> [Exercise prompt]: Copy the records below word for word, from the line containing "How far from the viewer" through the end of the records.

> [Data entries]:
====
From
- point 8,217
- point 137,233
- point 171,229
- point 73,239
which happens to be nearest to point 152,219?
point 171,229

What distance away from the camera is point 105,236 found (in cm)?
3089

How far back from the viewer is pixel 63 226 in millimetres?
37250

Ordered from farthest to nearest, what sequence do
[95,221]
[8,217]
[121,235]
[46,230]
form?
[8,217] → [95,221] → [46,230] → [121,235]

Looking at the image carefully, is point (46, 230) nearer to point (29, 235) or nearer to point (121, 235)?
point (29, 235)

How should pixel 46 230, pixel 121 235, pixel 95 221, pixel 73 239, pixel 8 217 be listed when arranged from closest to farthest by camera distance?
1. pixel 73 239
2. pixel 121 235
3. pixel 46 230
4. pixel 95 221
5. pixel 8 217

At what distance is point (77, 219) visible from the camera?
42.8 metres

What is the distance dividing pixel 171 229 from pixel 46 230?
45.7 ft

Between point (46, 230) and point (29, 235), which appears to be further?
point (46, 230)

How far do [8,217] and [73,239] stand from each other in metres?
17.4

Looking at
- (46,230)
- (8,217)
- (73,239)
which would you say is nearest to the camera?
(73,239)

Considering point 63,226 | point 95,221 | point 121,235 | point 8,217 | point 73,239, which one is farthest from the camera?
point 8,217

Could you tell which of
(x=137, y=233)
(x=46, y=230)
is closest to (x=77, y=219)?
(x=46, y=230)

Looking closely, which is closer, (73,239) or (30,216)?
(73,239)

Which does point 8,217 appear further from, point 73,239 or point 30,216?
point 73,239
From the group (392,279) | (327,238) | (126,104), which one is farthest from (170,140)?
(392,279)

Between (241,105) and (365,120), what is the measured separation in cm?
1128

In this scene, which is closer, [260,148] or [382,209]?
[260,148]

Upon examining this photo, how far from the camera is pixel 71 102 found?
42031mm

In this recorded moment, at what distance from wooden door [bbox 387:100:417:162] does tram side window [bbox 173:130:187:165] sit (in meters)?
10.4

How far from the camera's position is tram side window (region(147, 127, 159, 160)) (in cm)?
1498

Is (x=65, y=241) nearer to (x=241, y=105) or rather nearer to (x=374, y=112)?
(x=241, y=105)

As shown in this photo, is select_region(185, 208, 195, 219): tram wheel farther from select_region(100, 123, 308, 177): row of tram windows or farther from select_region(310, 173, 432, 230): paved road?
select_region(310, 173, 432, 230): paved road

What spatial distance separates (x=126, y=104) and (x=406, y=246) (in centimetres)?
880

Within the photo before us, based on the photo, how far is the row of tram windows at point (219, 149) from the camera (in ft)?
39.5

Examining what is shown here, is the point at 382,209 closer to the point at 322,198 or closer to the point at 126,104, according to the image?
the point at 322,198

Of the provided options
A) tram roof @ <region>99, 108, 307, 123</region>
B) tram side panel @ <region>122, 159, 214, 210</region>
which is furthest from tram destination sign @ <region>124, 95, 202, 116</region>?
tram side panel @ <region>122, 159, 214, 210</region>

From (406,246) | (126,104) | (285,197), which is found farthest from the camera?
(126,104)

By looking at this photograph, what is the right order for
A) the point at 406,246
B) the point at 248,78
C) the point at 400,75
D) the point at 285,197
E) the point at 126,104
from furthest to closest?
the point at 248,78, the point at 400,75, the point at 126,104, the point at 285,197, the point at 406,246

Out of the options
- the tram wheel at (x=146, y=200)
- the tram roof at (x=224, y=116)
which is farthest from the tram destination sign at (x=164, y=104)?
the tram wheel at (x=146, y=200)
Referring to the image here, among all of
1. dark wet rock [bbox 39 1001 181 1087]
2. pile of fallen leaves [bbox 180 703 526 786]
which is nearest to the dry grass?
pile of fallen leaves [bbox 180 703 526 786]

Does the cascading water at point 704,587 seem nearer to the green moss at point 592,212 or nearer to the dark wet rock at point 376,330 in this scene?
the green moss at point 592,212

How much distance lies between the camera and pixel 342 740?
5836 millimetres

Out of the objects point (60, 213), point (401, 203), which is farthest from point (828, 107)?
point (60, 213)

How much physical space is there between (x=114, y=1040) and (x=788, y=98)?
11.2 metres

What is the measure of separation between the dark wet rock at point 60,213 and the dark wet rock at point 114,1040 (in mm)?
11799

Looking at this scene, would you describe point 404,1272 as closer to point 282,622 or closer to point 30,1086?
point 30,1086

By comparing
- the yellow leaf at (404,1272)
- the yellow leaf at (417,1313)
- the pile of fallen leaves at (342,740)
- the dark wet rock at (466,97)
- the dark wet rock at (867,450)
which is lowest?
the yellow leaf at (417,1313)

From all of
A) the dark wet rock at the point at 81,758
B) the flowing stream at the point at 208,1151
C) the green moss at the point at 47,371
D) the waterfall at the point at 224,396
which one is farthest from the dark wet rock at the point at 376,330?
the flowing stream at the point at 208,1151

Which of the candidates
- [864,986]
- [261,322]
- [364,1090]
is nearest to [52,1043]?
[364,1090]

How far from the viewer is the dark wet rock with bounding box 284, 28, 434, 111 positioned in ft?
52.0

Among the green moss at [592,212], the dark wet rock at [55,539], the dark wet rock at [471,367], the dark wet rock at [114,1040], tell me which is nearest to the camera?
====
> [Solution for this exercise]:
How far from the viewer is the dark wet rock with bounding box 284, 28, 434, 111 positioned in ft?
52.0

Among the green moss at [592,212], the dark wet rock at [55,539], the dark wet rock at [471,367], the dark wet rock at [114,1040], tell me which is nearest to the camera?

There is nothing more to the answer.